### Exercise aim
Among the records, which lines include "xmlns"? List them.

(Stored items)
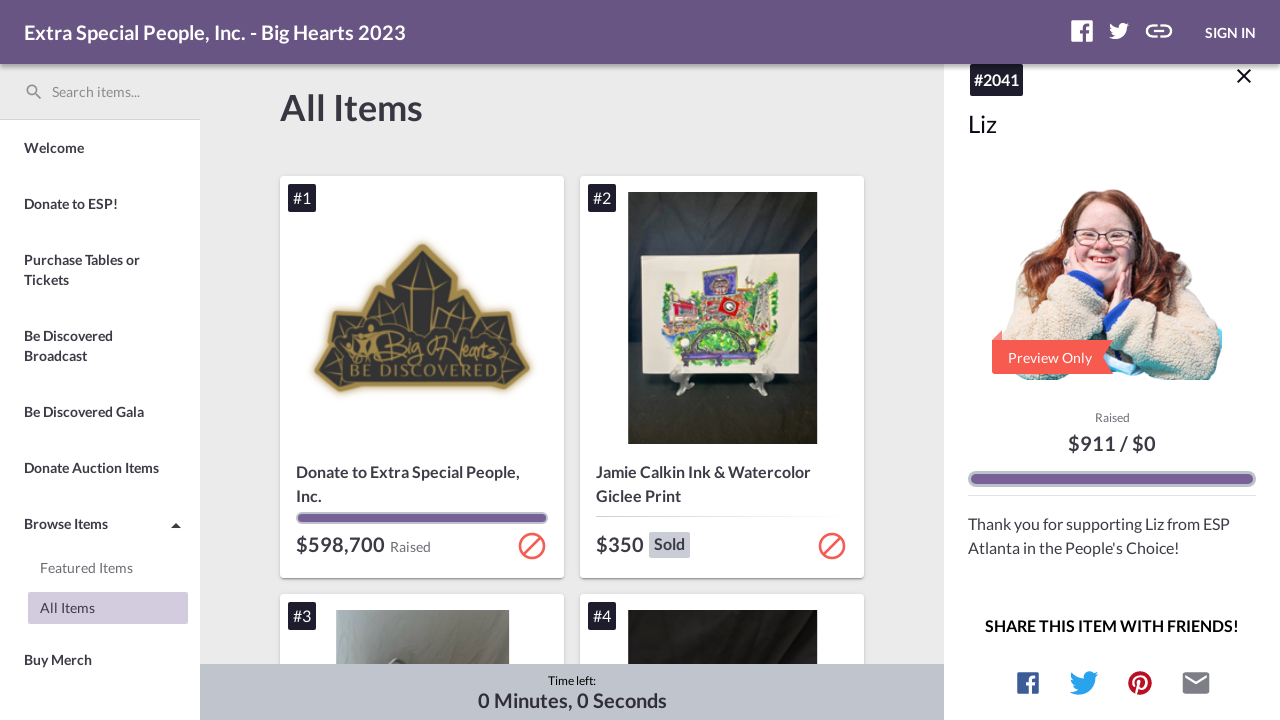

--- FILE ---
content_type: image/svg+xml
request_url: https://one.bidpal.net/assets/social-media-icons/full-color-icons.svg
body_size: 6725
content:
<svg style="display: none;" xmlns="http://www.w3.org/2000/svg" xmlns:xlink="http://www.w3.org/1999/xlink">
  <symbol id="facebook" viewBox="0 0 24 24" version="1.1" xmlns="http://www.w3.org/2000/svg">
  <g>
  <rect id="bounds" x="5" y="6" width="14" height="14" fill="white"></rect>
    <path d="M15.0353258,19.9936479 L15.0353258,19.9937079 L15.0353258,13.8000899 L17.1142472,13.8000899 L17.4254981,11.3863071 L15.0352659,11.3863071 L15.0352659,9.84521348 C15.0352659,9.14636704 15.2293034,8.67014232 16.2314906,8.67014232 L17.509633,8.66954307 L17.509633,6.51068165 C17.2885693,6.48131835 16.5297978,6.41558052 15.647161,6.41558052 C13.8042846,6.41558052 12.5426217,7.54043446 12.5426217,9.60623221 L12.5426217,11.3863071 L10.458367,11.3863071 L10.458367,13.8000899 L12.5426217,13.8000899 L12.5426217,19.9936479 L15.0353258,19.9936479 L4.88269663,19.9936479 C4.39508614,19.9936479 4,19.5984419 4,19.1109513 L4,4.88269663 C4,4.39514607 4.39508614,4 4.88269663,4 L19.1109513,4 C19.5983221,4 19.993588,4.39508614 19.993588,4.88269663 L19.993588,19.1110112 C19.993588,19.5984419 19.598382,19.9937079 19.1109513,19.9937079 L19.1109513,19.9936479 L15.0353258,19.9936479 Z" id="path-1"></path>
  </g>
  </symbol>

  <symbol id="instagram" viewBox="0 0 24 24" xmlns="http://www.w3.org/2000/svg">
    <path _ngcontent-c7="" d="M12 2.163c3.204 0 3.584.012 4.85.07 3.252.148 4.771 1.691 4.919 4.919.058 1.265.069 1.645.069 4.849 0 3.205-.012 3.584-.069 4.849-.149 3.225-1.664 4.771-4.919 4.919-1.266.058-1.644.07-4.85.07-3.204 0-3.584-.012-4.849-.07-3.26-.149-4.771-1.699-4.919-4.92-.058-1.265-.07-1.644-.07-4.849 0-3.204.013-3.583.07-4.849.149-3.227 1.664-4.771 4.919-4.919 1.266-.057 1.645-.069 4.849-.069zm0-2.163c-3.259 0-3.667.014-4.947.072-4.358.2-6.78 2.618-6.98 6.98-.059 1.281-.073 1.689-.073 4.948 0 3.259.014 3.668.072 4.948.2 4.358 2.618 6.78 6.98 6.98 1.281.058 1.689.072 4.948.072 3.259 0 3.668-.014 4.948-.072 4.354-.2 6.782-2.618 6.979-6.98.059-1.28.073-1.689.073-4.948 0-3.259-.014-3.667-.072-4.947-.196-4.354-2.617-6.78-6.979-6.98-1.281-.059-1.69-.073-4.949-.073zm0 5.838c-3.403 0-6.162 2.759-6.162 6.162s2.759 6.163 6.162 6.163 6.162-2.759 6.162-6.163c0-3.403-2.759-6.162-6.162-6.162zm0 10.162c-2.209 0-4-1.79-4-4 0-2.209 1.791-4 4-4s4 1.791 4 4c0 2.21-1.791 4-4 4zm6.406-11.845c-.796 0-1.441.645-1.441 1.44s.645 1.44 1.441 1.44c.795 0 1.439-.645 1.439-1.44s-.644-1.44-1.439-1.44z"></path></symbol>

### Exercise result
<svg style="display: none;" xmlns="http://www.w3.org/2000/svg" xmlns:xlink="http://www.w3.org/1999/xlink">
  <symbol id="facebook" viewBox="0 0 24 24" version="1.1" xmlns="http://www.w3.org/2000/svg">
  <symbol id="instagram" viewBox="0 0 24 24" xmlns="http://www.w3.org/2000/svg">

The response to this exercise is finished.